Dataset entries:
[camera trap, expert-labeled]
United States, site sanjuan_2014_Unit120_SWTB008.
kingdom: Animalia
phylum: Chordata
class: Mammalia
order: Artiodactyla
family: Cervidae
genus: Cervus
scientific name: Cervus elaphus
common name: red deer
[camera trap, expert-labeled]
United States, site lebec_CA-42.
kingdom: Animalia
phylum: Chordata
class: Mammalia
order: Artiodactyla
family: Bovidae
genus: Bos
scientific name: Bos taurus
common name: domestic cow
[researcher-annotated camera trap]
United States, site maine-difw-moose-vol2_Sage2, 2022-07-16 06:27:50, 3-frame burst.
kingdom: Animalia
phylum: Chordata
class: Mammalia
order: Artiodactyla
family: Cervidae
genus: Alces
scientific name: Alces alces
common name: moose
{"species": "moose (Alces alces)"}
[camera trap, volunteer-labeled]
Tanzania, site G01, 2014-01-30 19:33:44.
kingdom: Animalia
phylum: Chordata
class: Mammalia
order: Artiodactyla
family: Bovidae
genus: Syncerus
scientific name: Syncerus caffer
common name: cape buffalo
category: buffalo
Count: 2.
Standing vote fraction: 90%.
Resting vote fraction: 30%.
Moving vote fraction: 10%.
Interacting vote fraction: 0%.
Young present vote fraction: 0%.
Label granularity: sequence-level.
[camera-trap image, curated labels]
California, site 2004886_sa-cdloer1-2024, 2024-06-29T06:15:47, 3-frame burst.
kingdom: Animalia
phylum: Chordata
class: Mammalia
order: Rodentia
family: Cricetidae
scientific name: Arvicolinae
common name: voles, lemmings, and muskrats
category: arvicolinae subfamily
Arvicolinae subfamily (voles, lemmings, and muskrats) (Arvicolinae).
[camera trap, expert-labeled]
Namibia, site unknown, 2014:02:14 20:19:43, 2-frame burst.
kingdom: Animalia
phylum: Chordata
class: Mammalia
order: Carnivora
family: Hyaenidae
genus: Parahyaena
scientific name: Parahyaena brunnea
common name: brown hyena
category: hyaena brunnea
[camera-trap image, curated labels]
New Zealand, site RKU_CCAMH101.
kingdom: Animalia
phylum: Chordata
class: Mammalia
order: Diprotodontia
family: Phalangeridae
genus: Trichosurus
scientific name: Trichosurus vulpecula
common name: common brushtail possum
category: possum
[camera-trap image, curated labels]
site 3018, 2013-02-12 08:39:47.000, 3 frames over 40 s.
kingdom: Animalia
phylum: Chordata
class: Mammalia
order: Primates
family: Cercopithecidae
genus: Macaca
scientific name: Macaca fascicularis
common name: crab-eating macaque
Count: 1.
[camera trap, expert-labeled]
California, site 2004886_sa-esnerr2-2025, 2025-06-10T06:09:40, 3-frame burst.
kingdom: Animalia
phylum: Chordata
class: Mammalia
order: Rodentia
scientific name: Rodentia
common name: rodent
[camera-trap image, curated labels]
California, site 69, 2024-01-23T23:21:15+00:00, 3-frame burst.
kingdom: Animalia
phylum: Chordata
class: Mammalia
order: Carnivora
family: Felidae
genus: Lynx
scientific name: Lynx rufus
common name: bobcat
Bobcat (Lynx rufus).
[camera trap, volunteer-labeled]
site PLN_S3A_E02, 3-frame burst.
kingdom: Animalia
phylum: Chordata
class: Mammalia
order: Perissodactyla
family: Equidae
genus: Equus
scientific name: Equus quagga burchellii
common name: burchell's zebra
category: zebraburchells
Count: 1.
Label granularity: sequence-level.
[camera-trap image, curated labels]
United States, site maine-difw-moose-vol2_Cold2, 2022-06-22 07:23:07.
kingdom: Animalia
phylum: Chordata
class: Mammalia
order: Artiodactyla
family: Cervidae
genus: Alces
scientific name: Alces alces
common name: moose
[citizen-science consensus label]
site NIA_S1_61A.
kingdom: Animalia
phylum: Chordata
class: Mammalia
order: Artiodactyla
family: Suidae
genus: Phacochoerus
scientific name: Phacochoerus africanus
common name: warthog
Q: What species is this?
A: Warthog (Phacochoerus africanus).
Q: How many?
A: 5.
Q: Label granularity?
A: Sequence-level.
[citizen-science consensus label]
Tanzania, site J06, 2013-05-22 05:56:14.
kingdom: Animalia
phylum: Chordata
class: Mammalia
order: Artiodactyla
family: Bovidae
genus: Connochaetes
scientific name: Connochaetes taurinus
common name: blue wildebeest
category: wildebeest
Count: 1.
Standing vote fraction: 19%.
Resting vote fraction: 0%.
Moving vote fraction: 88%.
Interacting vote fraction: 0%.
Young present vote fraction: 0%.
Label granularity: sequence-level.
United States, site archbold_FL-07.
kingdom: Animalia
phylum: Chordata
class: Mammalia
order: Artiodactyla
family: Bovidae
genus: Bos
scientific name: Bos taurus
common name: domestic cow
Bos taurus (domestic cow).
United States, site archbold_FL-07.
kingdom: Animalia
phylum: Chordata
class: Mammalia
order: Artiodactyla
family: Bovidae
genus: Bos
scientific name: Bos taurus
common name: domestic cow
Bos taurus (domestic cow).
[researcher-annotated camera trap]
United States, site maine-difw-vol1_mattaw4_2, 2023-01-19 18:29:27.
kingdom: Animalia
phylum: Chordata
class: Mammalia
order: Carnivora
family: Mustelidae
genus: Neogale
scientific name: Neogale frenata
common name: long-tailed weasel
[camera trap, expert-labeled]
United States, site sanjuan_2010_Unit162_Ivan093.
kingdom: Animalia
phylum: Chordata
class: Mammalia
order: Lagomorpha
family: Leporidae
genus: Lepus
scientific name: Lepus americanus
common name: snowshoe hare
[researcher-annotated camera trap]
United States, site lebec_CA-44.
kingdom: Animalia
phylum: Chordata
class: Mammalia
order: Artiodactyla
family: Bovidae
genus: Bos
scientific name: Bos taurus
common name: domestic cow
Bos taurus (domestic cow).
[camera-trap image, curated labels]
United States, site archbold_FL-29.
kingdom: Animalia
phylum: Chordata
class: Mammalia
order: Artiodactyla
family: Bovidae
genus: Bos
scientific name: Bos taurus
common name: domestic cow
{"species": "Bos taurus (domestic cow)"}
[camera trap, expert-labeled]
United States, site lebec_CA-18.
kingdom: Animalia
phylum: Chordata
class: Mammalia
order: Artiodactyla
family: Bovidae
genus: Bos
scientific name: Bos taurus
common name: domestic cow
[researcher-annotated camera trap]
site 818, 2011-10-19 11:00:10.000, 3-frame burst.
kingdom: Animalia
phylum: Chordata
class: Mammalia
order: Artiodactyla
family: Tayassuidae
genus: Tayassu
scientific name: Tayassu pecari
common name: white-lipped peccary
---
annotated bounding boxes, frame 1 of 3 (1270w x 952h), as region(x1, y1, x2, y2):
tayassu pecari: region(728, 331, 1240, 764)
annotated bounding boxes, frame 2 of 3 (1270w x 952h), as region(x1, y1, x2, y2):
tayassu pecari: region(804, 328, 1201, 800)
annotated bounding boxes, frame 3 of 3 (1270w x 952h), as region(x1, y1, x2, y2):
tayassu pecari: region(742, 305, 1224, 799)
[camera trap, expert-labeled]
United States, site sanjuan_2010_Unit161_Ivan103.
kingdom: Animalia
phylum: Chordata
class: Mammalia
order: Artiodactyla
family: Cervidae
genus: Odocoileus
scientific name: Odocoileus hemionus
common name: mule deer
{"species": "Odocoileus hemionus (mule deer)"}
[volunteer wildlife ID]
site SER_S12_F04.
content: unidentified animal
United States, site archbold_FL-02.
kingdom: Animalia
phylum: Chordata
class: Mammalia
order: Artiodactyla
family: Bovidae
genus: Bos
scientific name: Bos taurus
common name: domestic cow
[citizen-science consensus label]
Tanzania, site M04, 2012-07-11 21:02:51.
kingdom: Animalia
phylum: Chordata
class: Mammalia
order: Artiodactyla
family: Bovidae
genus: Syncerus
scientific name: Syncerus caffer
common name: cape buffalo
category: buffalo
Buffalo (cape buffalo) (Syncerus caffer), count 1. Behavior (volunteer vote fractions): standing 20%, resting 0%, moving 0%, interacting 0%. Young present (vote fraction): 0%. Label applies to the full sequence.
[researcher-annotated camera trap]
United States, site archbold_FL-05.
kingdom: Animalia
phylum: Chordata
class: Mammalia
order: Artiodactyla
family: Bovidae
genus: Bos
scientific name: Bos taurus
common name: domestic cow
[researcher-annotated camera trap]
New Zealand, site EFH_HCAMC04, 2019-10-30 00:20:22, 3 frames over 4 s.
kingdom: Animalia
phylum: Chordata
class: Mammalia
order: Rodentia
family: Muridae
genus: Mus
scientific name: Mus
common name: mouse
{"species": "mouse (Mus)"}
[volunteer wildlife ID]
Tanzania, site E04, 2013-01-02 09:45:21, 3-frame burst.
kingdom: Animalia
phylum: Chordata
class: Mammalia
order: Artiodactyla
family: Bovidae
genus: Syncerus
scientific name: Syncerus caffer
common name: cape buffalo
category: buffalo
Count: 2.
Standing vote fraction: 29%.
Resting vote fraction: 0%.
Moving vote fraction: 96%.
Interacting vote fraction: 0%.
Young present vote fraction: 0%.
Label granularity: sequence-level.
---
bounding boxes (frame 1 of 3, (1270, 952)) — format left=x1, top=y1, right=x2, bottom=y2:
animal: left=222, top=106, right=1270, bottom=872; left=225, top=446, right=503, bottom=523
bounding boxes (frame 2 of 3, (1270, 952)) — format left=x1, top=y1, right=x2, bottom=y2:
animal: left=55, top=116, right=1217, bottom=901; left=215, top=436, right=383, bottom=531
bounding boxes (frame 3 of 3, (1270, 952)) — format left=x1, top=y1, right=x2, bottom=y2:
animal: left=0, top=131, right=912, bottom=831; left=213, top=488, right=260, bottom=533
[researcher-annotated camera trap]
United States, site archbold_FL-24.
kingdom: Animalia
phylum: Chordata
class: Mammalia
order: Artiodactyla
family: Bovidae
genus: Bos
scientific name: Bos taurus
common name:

> [Task instructions]
Find the string "maine" in the data. Report each line it appears in.

> [Response]
United States, site maine-difw-moose-vol2_Sage2, 2022-07-16 06:27:50, 3-frame burst.
United States, site maine-difw-moose-vol2_Cold2, 2022-06-22 07:23:07.
United States, site maine-difw-vol1_mattaw4_2, 2023-01-19 18:29:27.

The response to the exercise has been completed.